--- PROVIDED RECORDS ---
──────────────────────────────

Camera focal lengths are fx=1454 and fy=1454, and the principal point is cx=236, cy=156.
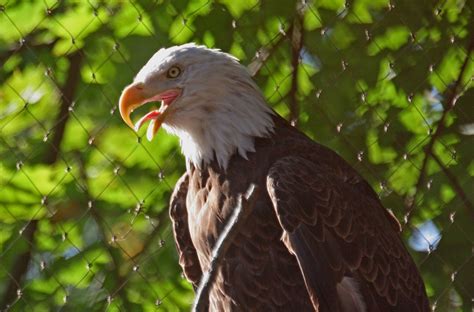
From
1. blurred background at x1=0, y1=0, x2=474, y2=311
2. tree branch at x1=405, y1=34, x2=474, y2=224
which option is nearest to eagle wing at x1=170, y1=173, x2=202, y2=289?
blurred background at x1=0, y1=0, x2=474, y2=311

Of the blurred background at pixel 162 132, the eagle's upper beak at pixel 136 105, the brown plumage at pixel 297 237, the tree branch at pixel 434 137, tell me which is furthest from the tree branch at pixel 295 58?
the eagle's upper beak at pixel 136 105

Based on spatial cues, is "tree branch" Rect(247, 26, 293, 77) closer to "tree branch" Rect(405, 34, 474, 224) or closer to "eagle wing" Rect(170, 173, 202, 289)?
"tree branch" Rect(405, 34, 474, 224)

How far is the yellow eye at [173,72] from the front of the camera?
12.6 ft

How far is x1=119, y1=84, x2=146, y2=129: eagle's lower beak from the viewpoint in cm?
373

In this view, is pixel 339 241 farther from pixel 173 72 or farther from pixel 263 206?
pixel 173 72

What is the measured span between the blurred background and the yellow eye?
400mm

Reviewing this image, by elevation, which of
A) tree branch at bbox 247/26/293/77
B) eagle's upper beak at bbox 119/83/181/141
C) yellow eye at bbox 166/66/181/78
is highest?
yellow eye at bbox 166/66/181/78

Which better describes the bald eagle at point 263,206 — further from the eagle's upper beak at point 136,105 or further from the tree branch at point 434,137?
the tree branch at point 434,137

──────────────────────────────

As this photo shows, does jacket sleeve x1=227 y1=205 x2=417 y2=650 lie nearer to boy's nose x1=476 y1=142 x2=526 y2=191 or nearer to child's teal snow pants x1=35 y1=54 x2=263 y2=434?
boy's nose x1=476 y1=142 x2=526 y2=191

──────────────────────────────

--- TASK REQUIREMENTS ---
Collect every line from the entries above that contains the word "upper". Case counts, so only matches with identical capitalization qualify.

--- RESULT BELOW ---
Of the blurred background at pixel 162 132, the eagle's upper beak at pixel 136 105, the brown plumage at pixel 297 237, the tree branch at pixel 434 137, tell me which is furthest from the tree branch at pixel 295 58?
the eagle's upper beak at pixel 136 105
B) eagle's upper beak at bbox 119/83/181/141
Which better describes the bald eagle at point 263,206 — further from the eagle's upper beak at point 136,105 or further from the tree branch at point 434,137?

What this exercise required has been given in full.